Tenía apenas 6 años y
estaba solo en casa. Alguna buena razón debía haber para eso. Ni siquiera sabía
ver la hora. Ya se había terminado “Blanco y Negro” en la televisión. Antes
había visto a Cool McCool y al Ratón Ignacio y a La Gata Loca. Pero ese opio se
había terminado pronto y la casa seguía vacía. El silencio de las mañanas se
interrumpía a veces por la voz redoblada de algún ama de casa. En ese tiempo,
los hombres siempre trabajaban por las mañanas.
La quinta también
estaba vacía. Lo descubrió al abrir la puerta y asomarse. Quería ver la calle,
a veces pasaban autos que veía fugazmente. Puso un balde en el marco, así no se
cerraría la puerta. Salió y caminó por el pasadizo con el corazón que le latía,
enérgico. Un murmullo se hacía cada vez más intenso mientras se iba alejando del
sofá de su casa. Al llegar a la puerta de la quinta lo vio todo frente a él.

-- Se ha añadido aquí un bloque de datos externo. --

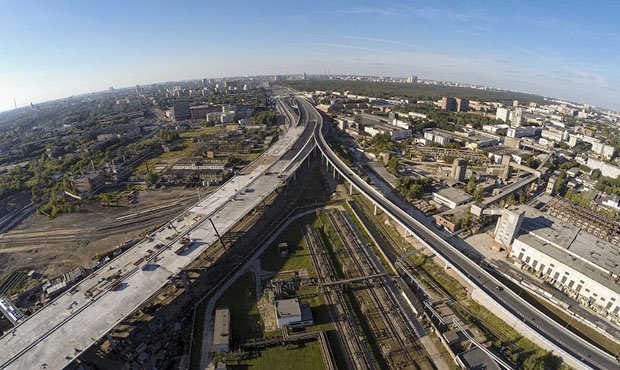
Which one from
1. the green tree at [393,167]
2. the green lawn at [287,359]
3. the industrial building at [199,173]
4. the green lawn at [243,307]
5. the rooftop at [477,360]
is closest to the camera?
the rooftop at [477,360]

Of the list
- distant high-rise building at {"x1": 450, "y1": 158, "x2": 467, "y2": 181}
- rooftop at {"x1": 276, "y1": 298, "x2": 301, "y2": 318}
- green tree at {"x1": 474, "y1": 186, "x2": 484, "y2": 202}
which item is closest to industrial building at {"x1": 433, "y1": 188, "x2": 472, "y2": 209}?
green tree at {"x1": 474, "y1": 186, "x2": 484, "y2": 202}

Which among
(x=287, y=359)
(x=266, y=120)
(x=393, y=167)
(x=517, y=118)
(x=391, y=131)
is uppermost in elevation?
(x=517, y=118)

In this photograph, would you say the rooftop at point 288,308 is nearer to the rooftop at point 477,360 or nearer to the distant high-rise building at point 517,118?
the rooftop at point 477,360

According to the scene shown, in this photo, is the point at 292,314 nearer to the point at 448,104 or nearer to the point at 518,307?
the point at 518,307

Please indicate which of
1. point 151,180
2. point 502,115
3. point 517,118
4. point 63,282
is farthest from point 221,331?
point 502,115

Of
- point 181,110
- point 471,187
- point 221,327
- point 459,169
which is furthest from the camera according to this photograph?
point 181,110

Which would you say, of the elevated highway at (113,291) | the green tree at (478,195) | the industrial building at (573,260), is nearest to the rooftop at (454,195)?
the green tree at (478,195)
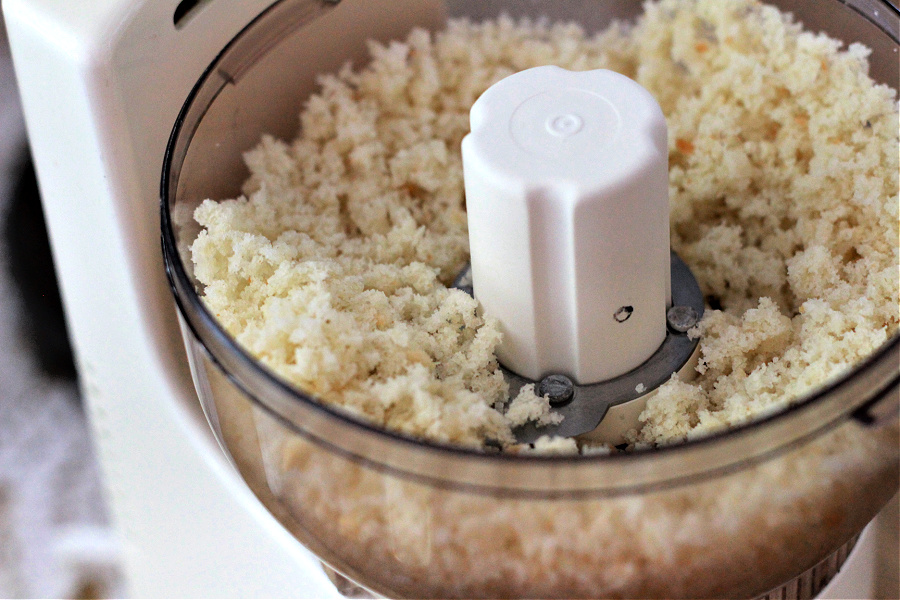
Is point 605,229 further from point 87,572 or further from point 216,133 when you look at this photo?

Los árboles, la pista, el chaparral, la vereda, los autos estacionados, los
autos a lo lejos que cruzaban las esquinas, los señores calvos y de pantalón
crema, las señoras con canastas colgándoles del codo. Miró atrás y dudó si
quedarse en ese universo o volver a casa. Temió que su balde no fuera
suficiente para contener la puerta si se cerraba. Y ese temor lo hizo volver.